We help build resilient and inclusive societies, through research and action, that seek to understand factors behind polarisation and violent extremism
In the last two decades, the processes of radicalisation and violent extremism have been studied from an eminently security perspective, drawing profiles of potentially radicalisable people and trying to identify the subject of the future violent act in order to avoid it. Ultimately, prevention has been seen as a prelude to committing violence rather than a long-term investment in the social environment to prevent polarised societies that promote radicalisation. However, knowing what leads someone to commit a violent act is more complex than thinking that everything is explained by a specific factor, such as religion or lack of opportunities, or by a specific life experience, which has been the dominant premise to date.
This programme seeks to understand how the diverse and multiple factors that can lead someone to radicalisation and violence interact. Unravelling this combination of factors at various levels ‒ global, state, community and individual ‒ is the basis for identifying more vulnerable contexts faced with the risks of polarisation and, therefore, should allow us to work on the mechanisms of prevention developed by local actors and civil society. Doing so with the active and participatory involvement of youths, often categorised as a passive subject with the potential for manipulation, is key to building sustainable resilient communities.

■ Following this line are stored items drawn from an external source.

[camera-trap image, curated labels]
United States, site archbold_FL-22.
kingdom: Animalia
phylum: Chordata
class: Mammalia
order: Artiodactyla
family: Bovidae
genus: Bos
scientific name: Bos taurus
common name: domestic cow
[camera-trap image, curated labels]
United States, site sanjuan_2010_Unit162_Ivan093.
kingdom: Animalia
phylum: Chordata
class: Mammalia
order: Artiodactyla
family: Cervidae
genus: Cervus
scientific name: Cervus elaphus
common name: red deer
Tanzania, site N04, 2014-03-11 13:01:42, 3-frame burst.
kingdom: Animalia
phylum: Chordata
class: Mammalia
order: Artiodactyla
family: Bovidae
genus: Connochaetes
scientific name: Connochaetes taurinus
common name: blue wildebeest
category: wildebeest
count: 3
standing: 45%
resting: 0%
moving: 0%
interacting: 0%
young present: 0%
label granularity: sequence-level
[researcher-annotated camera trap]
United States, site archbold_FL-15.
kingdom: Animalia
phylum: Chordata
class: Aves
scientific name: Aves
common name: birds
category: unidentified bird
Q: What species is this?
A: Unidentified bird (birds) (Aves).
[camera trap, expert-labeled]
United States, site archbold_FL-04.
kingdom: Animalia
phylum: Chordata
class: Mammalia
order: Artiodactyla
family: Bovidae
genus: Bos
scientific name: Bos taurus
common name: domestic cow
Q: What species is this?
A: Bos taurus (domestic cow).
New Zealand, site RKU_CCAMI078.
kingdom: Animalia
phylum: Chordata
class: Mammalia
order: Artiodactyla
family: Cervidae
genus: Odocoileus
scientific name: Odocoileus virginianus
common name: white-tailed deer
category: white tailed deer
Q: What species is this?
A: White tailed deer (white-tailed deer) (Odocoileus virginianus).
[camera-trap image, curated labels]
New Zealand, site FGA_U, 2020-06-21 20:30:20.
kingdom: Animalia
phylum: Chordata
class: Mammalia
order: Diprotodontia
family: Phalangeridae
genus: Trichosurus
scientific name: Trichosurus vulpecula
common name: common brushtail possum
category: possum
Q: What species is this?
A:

With this approach, and after an extensive experience in analysis of violent extremism at the local and European level, with close collaboration with the various social and institutional actors involved, the IEMed takes a step further with the leadership of the research project H2020 CONNEKT (Contexts of Extremism in MENA and Balkan Societies). Funded by the European Union and with the collaboration of thirteen partners from academia, institutions and civil society, the project explores scientific research in two key regions of the European neighbourhood, North Africa and the Middle East, and the Balkans. The results of the research should serve both the regions under study and the EU in their strategic and practical approach to the prevention of polarisation and violence. In parallel and complementarily, the programme includes various activities to influence a paradigm of local prevention that is more effective, sustainable and closer to the voices of youths and civil society.